# Transitioning to life after sport: empowering former college varsity athletes to live more healthfully

**Authors:** Linda B. Piacentine, Taylor L. Wolf, Jacob J. Capin

PMC · DOI: 10.3389/fspor.2025.1713432 · Frontiers in Sports and Active Living · 2026-01-12

## TL;DR

This study explores the challenges former college athletes face after retiring from sports and identifies ways to help them maintain a healthy lifestyle.

## Contribution

The study provides insights into the unique experiences and needs of former college athletes during their transition to post-sport life.

## Key findings

- Former athletes often experience a loss of structure and support after retiring from sports.
- Many athletes reported pain and soreness that improved after stopping competition.
- Guidance on nutrition, injury management, and general health exercise is needed for a healthier transition.

## Abstract

The transition out of competitive sport comes with a range of psychosocial challenges for athletes, particularly when retirement is involuntary (e.g., due to injury). Little is known about the health of former athletes who often manage prior injuries and changing biopsychosocial factors.

Identify the unique experiences of varsity athletes during college and as they transition to life after college sports and determine the facilitators, barriers, and needs of college varsity athletes to engage in a physically active and healthy lifestyle after competitive sport retirement.

Thirty former college varsity athletes (15F, 15M; mean age 23 ± 1 yrs; BMI: 26 ± 4 kg/m2) who finished competing approximately 2 weeks to 2 years prior participated in semi-structured, qualitative interviews asking open-ended questions describing their experiences as college athletes and their transition to life after college sports. Interview topics centered on physical and psychological health, physical activity and exercise, diet, the overall transition experience including ways in which athletes felt well equipped or poorly equipped for life after sport, and what could have facilitated their transition to life after collegiate athletics. Researchers conducted coding and thematic analysis using an iterative and collaborative approach until no new themes were constructed.

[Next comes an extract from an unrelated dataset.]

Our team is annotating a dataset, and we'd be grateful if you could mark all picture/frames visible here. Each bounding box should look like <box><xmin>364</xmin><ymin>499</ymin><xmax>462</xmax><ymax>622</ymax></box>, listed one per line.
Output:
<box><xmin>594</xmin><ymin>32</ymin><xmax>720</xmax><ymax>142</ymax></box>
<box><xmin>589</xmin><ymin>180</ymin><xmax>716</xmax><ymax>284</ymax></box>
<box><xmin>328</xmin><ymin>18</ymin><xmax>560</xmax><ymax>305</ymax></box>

Most athletes participated in National Collegiate Athletic Association (NCAA) Division I (87%) or III (10%) sports. Athletes represented a variety of sports with Volleyball (N = 7), Soccer (N = 6), and Track & Field (N = 6) more common than others. Three main themes were constructed: (1) College athlete uniqueness; (2) Transitioning to life after college sport; and 3) Empowering former athletes to live more healthfully. Despite many unique and beneficial experiences of college athletes, the highly scheduled lives of college athletes led to a post-retirement loss of structure and support, negatively impacting those without a clear post-college sports plan and social network. Former athletes described pain and soreness that often lessened or resolved after a few months of no longer competing in sports. Athletes expressed how they could have been empowered to live more healthfully in the transition away from college athletics including guidance on nutrition, managing prior injuries, and exercising for general health rather than sports performance.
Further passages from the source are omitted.